All of the notebooks in this series are specifically keyed to Atkins’ Physical Chemistry, 8th edition.

—————————-snip here———————————————

% Notebook 1.3: Extrapolation to zero pressure

%

% In this notebook, we’ll calculate properties of real gases from the

% ideal gas law by extrapolating to zero pressure.

%

% Consider the following experimental data collected for gaseous

% dimethyl ether at 25 degrees Celsius. The pressures P are in pascals,

% and the densities d are in kg m^-3. R is in Pa m^3/mol K and T is

% K.

%

>P = [12.223,25.20,36.97,60.37,85.23,101.3]*1000;

>d = [0.225,0.456,0.664,1.062,1.468,1.734];

>R = 8.314;

>T = 25 + 273.15;

%

% Let’s find the molar mass of dimethyl ether from this data.

%

% The molar mass M of an ideal gas is mass per mole. The mass of the gas

% is its density times its volume, so

%

% M = dV/n

%

% For an ideal gas, PV=nRT or V/n = RT/P, so

%

% M = dRT/P

%

% The ideal gas law holds when P approaches zero, so for a real gas,

%

% M = lim dRT/P

% P->0

%

% This is called a limiting law. How can we apply the limiting law with the

% pressure and density measurements in P and d?

%

% First, calculate an array of dRT/P values.

%

>dRToverP = d*R*T/P;

%

% Let’s plot these values against P to see if we can linearly extrapolate

% them to zero.

% * When plotting experimental data, it is good practice to show

% the points on the graph (use the points=1 option).

%

>plot2d(P,dRToverP,points=1,style=”[]”);

>title(“Determining the Molar Mass of Dimethyl Ether”);

>xlabel(“Pressure, in Pa”);

>ylabel(“dRT/P, in kg/mol”);

>insimg;

%

% The data looks reasonably linear. It’s worth trying to fit a

% line to it. We can use Euler’s polyfit() function to do this. The

% call looks like

% a = polyfit(x,y,n)

% where:

%

% a is an array of coefficients in the fitted polynomial

% a[1] + a[2]*x + a[3]*x^2 + … + a[n+1]*x^n

% x and y are the arrays of x and y data

% n is the degree of the polynomial to fit (1 for a line)

%

>fit = polyfit(P,dRToverP,1)

0.04587503092209 -3.583072735655e-008

%

% The first number is the intercept; the second is the slope.

%

% To calculate an array of points along the regression line, use the

% polyval() function. The call looks like

% y = polyval(a,x)

% where x, y, and a have been defined above.

%

>x = [0,max(P)];

>y = polyval(fit,x);

%

% Now insert the plot, with the raw data points marked as boxes,

% and the regression line displayed as a solid line.

%

>plot2d(x,y);

>plot2d(P,dRToverP,points=1,style=”[]”,add=1);

>title(“Determining the Molar Mass of Dimethyl Ether”);

>xlabel(“Pressure, in Pa”);

>ylabel(“dRT/P, in kg/mol”);

%

% The y-intercept is M, the value of dRT/P at P=0.

%

>M = fit[1]

0.04587503092209

%

% We can label the y-intercept using the label function. The call

% looks like label(text,x,y,offset). You can play around with the

% offset parameter until the label is where you want it.

%

>label(“M”,0,M,0);

>insimg;

% —————————————————————–

%

% Apply these techniques to solve problem 1.3 in the text, which

% finds absolute zero on the Celsius temperature

% scale from experimental data.

%

% Enter the P and alpha data in the space below.

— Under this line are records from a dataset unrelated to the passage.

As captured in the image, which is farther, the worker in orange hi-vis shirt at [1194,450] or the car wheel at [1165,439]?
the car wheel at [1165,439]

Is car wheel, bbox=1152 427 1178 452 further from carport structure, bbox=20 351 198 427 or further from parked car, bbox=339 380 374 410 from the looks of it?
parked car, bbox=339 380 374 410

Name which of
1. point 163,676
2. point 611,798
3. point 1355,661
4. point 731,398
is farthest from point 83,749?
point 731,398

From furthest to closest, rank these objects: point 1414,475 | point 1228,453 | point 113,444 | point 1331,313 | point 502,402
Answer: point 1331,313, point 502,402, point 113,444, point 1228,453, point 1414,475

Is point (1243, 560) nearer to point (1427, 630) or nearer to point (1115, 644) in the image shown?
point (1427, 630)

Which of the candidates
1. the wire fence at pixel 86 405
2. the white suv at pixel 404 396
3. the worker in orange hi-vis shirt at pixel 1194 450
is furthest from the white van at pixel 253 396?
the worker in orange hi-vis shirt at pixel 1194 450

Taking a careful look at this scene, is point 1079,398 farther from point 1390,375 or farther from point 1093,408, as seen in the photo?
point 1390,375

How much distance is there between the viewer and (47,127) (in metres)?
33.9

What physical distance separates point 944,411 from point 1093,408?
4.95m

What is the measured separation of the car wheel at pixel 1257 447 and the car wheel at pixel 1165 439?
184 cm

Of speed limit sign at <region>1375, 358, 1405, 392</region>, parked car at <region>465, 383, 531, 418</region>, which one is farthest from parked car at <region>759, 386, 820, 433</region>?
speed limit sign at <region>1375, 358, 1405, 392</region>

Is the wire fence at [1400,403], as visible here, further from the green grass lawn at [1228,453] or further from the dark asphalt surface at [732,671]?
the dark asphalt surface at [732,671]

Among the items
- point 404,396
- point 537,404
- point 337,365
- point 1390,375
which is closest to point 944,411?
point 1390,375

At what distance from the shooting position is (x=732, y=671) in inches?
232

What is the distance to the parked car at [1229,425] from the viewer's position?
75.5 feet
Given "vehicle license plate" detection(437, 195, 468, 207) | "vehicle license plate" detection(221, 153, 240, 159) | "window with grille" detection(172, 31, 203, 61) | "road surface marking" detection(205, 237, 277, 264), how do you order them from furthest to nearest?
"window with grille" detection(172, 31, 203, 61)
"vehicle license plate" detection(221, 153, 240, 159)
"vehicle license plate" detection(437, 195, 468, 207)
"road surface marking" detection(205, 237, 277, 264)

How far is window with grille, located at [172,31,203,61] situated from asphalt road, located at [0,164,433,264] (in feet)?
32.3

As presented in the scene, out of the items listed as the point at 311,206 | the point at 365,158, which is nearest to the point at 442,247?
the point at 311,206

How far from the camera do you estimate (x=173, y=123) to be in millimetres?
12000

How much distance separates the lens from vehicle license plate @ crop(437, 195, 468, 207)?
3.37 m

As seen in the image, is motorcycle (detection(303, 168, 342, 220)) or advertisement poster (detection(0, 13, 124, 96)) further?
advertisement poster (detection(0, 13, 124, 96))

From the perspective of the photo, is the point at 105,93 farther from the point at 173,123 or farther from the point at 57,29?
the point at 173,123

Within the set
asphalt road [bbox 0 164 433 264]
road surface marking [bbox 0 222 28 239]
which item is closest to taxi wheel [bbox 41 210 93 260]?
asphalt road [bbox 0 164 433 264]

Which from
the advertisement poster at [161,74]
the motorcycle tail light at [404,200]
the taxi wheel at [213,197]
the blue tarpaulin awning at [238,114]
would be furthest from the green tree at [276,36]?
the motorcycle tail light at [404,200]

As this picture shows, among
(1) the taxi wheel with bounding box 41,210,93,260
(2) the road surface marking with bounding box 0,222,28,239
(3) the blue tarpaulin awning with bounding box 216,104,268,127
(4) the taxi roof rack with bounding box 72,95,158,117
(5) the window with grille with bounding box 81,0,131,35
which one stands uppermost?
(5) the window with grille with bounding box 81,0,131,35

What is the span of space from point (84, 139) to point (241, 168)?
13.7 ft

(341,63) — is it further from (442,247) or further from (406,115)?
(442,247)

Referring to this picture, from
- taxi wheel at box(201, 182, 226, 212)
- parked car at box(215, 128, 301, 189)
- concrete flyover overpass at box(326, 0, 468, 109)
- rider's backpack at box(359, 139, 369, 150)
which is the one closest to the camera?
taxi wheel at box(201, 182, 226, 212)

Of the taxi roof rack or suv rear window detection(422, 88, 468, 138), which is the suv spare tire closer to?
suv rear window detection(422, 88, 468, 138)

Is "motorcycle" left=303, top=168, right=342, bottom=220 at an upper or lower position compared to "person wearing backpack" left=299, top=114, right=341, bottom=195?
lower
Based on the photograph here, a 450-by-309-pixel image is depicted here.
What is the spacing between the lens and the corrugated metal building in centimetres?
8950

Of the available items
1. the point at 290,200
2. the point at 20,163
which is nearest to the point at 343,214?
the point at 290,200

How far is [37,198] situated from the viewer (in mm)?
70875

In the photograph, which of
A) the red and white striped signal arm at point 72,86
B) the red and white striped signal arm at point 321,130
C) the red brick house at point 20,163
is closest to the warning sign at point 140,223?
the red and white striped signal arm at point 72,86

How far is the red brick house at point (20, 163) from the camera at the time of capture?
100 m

% (HINT: look carefully at the units.)

%

*>P = [749.7, 599.6, 333.1, 98.6];
>alpha = [3.6717, 3.6697, 3.6665,3.6643]*1e-3;*

%

% It will be easiest to find alpha for an ideal gas first.

% Do this with the polyfit() function in the space below.

% Call the alpha value for an ideal gas ‘alphaideal’.

*>fit = polyfit(P,alpha,1)*

0.003662977448051 1.139259281072e-008

>alphaideal = fit[1];

0.003662977448051 1.139259281072e-008

>alphaideal = fit[1];

%

% In the space below, insert a plot that extrapolates alpha to zero

% pressure. Mark the data on the line as circles (use style=”o”) and

% add a regression line to the plot. The y-intercept should be shown

% and labeled as “alpha ideal”.

%

*>x = [0,max(P)];*

>y = polyval(fit,x);

>plot2d(x,y);

>plot2d(P,alpha,points=1,style=”o”,add=1);

>title(“Determining alpha for an ideal gas”);

>xlabel(“Pressure, in torr”);

>ylabel(“alpha, in deg. C^-1″);

>label(” alpha ideal”,20,fit[1],-25);

>insimg;

>y = polyval(fit,x);

>plot2d(x,y);

>plot2d(P,alpha,points=1,style=”o”,add=1);

>title(“Determining alpha for an ideal gas”);

>xlabel(“Pressure, in torr”);

>ylabel(“alpha, in deg. C^-1″);

>label(” alpha ideal”,20,fit[1],-25);

>insimg;

%

% Now solve Charles’ Law in the form V=Vo(1+alpha*theta) for

% absolute zero. Call the solution ‘absolutezero’.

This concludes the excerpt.